These are the key concepts you need to understand to accurately answer the question.

Current
The concept of current is quite vital in understanding magnetic force interactions. In simple terms, electric current is the flow of electric charge, typically described rather like water flowing through a pipe. In a metal conductor, current is formed by the movement of electrons. This process allows for the transfer of energy across the wire.
  • Current is measured in amperes (A).
  • It has a direction, traditionally from positive to negative.
  • The current flowing through a specific area determines the magnetic force exerted on a conductor.
Understanding these basics helps to appreciate how the electrons in the rod of the exercise create such a force when interacting with the magnetic field.
Magnetic Field
A magnetic field is an invisible area around a magnetic material or an electric current that behaves as a magnet. In the context of this exercise, the magnetic field is uniform, meaning its strength and direction are constant across the area.

• [Material shown]:
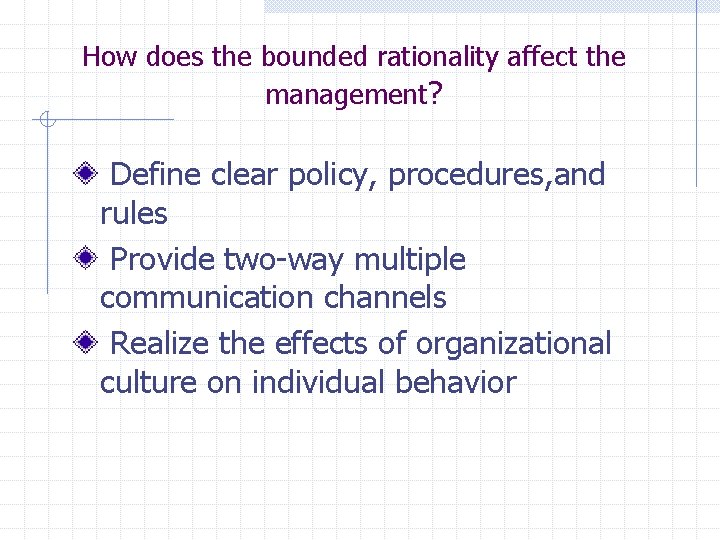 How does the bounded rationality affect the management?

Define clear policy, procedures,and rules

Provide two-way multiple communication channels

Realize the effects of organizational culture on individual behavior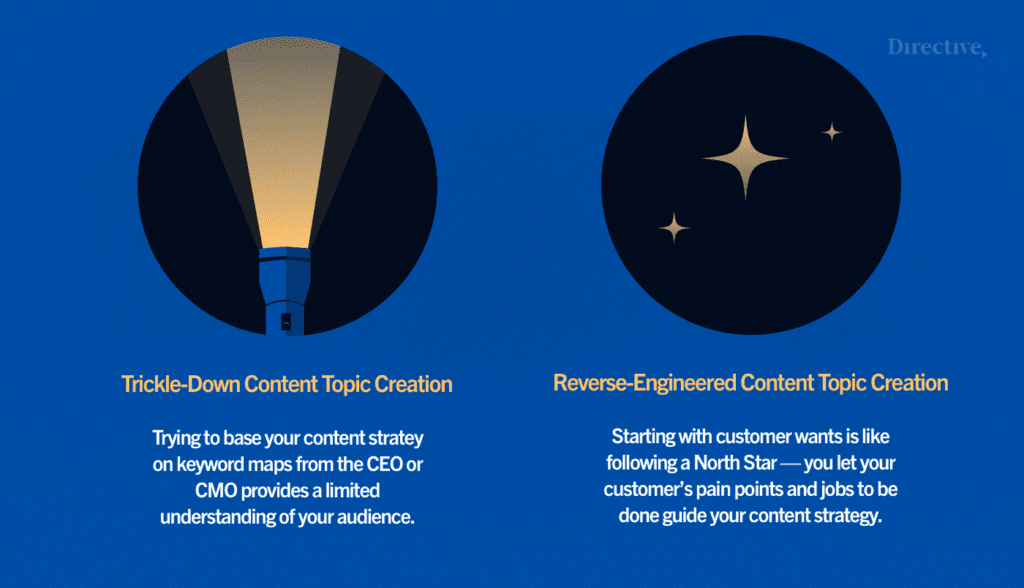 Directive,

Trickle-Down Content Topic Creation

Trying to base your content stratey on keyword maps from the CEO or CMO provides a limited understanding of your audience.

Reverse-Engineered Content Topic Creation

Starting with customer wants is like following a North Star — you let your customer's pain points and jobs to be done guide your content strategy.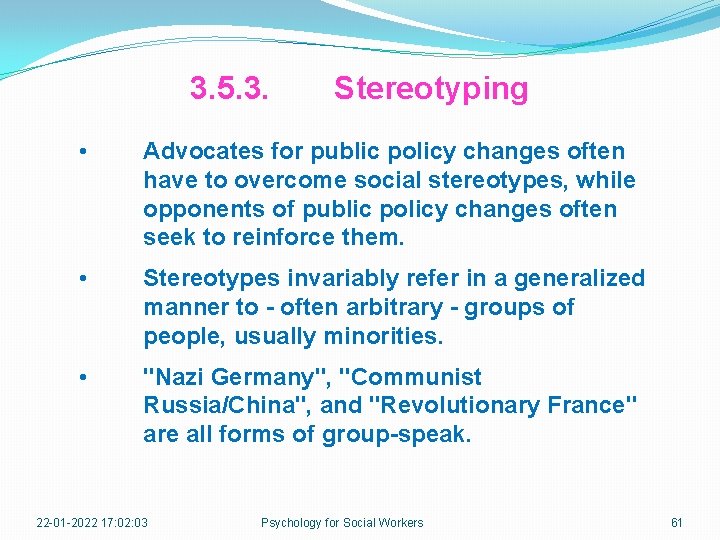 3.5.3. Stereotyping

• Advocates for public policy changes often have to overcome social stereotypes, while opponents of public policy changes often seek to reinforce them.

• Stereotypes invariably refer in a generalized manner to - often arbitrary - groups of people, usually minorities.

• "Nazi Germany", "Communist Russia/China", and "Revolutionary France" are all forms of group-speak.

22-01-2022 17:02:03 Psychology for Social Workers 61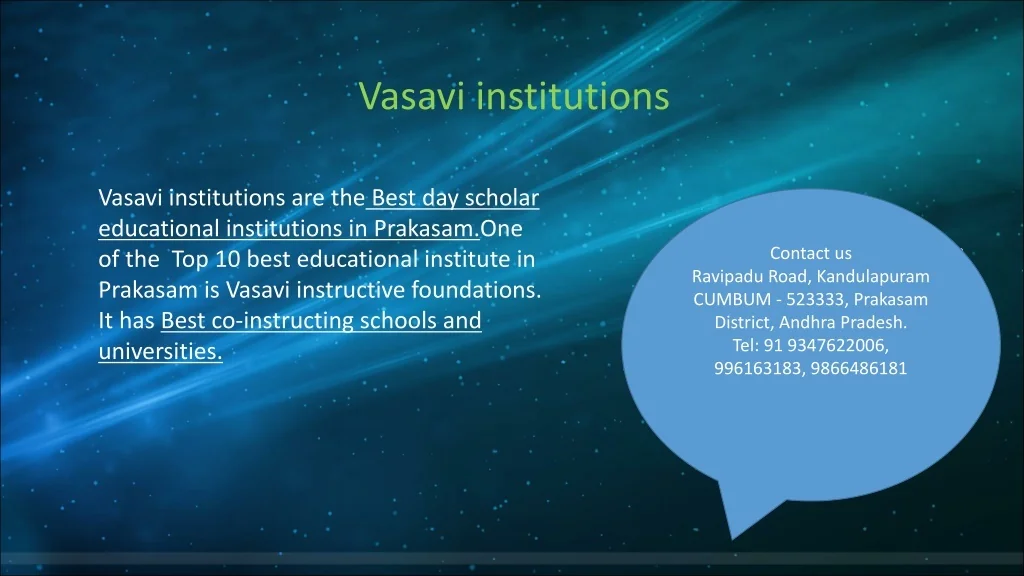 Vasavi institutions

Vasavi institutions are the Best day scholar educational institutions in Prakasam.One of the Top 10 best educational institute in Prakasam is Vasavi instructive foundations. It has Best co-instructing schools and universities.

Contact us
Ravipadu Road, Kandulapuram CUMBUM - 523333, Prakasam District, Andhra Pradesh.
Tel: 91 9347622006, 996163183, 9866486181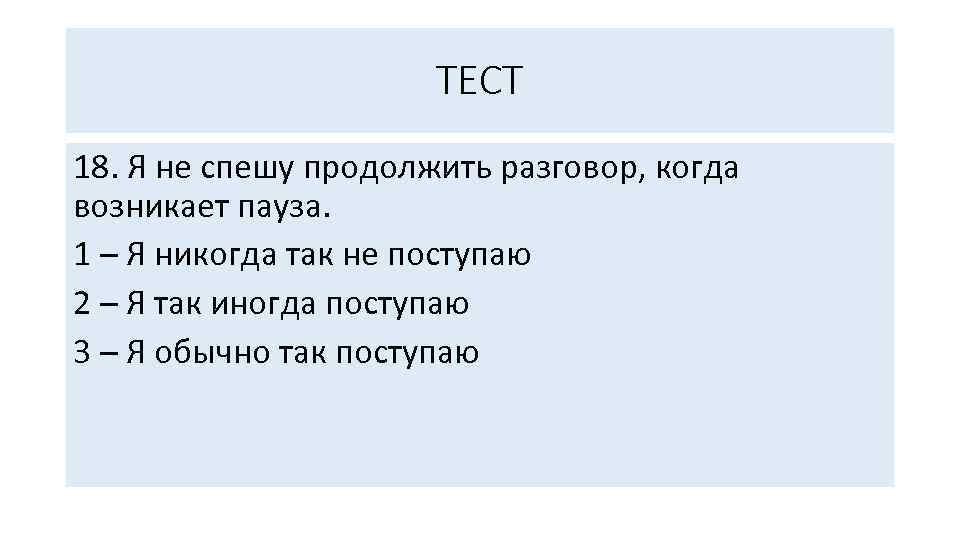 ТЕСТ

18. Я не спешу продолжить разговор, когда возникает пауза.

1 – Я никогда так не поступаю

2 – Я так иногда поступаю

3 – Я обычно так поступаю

• [The problem]: Continue the explanation of current and magnetic fields, picking up right after its last sentence. The rows are material of their own and do not belong to the explanation of current and magnetic fields.

• [Response area]:
Magnetic fields can be thought of as lines emanating from the north to the south pole of a magnet.
  • A magnetic field is measured in teslas (T).
  • It has both strength and direction.
  • Magnetic fields can exert forces on moving charges, like in the current-carrying rod.
The direction of the magnetic field and the current determine the force acting on the conductor, as observed in the rod scenario.
Current-Carrying Conductor
A current-carrying conductor is essentially any object that allows electric current to pass through it. In the exercise, the rod acts as a conductor.
When a conductor with current is placed in a magnetic field, it experiences a force called the magnetic force. This phenomenon is a good demonstration of the interaction between electricity and magnetism.
  • The force is proportional to the length of the conductor, the current it carries, and the strength of the magnetic field.
  • If the current flows perpendicular to the magnetic field, as in the exercise situation, the force is maximized.
  • This force can be calculated using the formula: \( F = IBL \).
By applying this formula, students can determine the current flowing through a conductor when the force, length, and magnetic field are known.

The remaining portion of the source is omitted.